Krafton partners with SK Telecom to integrate CPC AI into Battlegrounds as in-game teammate
The AMW Read
Incremental update to player map in generative media/gaming segment; partnership is novel but does not resolve open debate or introduce top-tier entrant.
Krafton partners with SK Telecom to integrate CPC AI into Battlegrounds as in-game teammate
Krafton has partnered with SK Telecom (SKT) to integrate a Co-Playable Character (CPC) called 'Pubg Ally' into the PUBG: Battlegrounds arcade mode as a beta service. The AI teammate uses Krafton's proprietary CPC technology combined with SKT's A.X K1 language model, which is specifically optimized for Korean language and cultural context. The CPC is designed to go beyond simple NPC behavior, enabling real-time strategic communication and cooperative gameplay rather than scripted responses.
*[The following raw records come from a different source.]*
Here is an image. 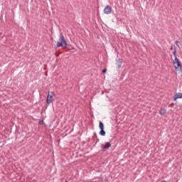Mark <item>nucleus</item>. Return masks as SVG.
<instances>
[{
    "label": "nucleus",
    "instance_id": "obj_12",
    "mask_svg": "<svg viewBox=\"0 0 182 182\" xmlns=\"http://www.w3.org/2000/svg\"><path fill=\"white\" fill-rule=\"evenodd\" d=\"M39 124H42V122H40Z\"/></svg>",
    "mask_w": 182,
    "mask_h": 182
},
{
    "label": "nucleus",
    "instance_id": "obj_9",
    "mask_svg": "<svg viewBox=\"0 0 182 182\" xmlns=\"http://www.w3.org/2000/svg\"><path fill=\"white\" fill-rule=\"evenodd\" d=\"M173 55L175 56V58H177V50L176 48L173 49Z\"/></svg>",
    "mask_w": 182,
    "mask_h": 182
},
{
    "label": "nucleus",
    "instance_id": "obj_5",
    "mask_svg": "<svg viewBox=\"0 0 182 182\" xmlns=\"http://www.w3.org/2000/svg\"><path fill=\"white\" fill-rule=\"evenodd\" d=\"M112 146V144L110 142H106L105 144L102 145V151H106V150H109V148Z\"/></svg>",
    "mask_w": 182,
    "mask_h": 182
},
{
    "label": "nucleus",
    "instance_id": "obj_8",
    "mask_svg": "<svg viewBox=\"0 0 182 182\" xmlns=\"http://www.w3.org/2000/svg\"><path fill=\"white\" fill-rule=\"evenodd\" d=\"M166 113H167V110H166V109L164 108H161L159 111V114H161V116H164Z\"/></svg>",
    "mask_w": 182,
    "mask_h": 182
},
{
    "label": "nucleus",
    "instance_id": "obj_3",
    "mask_svg": "<svg viewBox=\"0 0 182 182\" xmlns=\"http://www.w3.org/2000/svg\"><path fill=\"white\" fill-rule=\"evenodd\" d=\"M53 96H55V92H48L47 96V100H46L48 105H50V103L53 102Z\"/></svg>",
    "mask_w": 182,
    "mask_h": 182
},
{
    "label": "nucleus",
    "instance_id": "obj_7",
    "mask_svg": "<svg viewBox=\"0 0 182 182\" xmlns=\"http://www.w3.org/2000/svg\"><path fill=\"white\" fill-rule=\"evenodd\" d=\"M177 99H182V93L181 92H177L173 98V100L176 101Z\"/></svg>",
    "mask_w": 182,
Why it matters: This deployment exemplifies a growing 'context-engineering moat' pattern where domain-specific AI models are fine-tuned for interactive entertainment, moving beyond chatbots to active game agents. By pairing a game studio's proprietary CPC technology with a domestic LLM optimized for local language and cultural nuance, Krafton and SKT are creating a regionally tailored AI experience that could become a template for other Korean gaming and content companies. This also represents an infrastructure ramp for inference at game scale, as CPC agents must operate with low latency during live multiplayer sessions.
The grounded take: The partnership signals that the frontier of AI agents is expanding into real-time, cooperative gaming environments — a high-stakes test for natural language understanding, contextual decision-making, and user trust. SKT's A.X K1 model, developed with government support, is being positioned as the 'K-AI' backbone for Korean cultural content, potentially giving it an edge over global foundation models in domestic entertainment verticals. If successful, CPC agents could become a new distribution channel for AI — embedded directly into the world's most played games, where user engagement is measured in hours per session rather than seconds.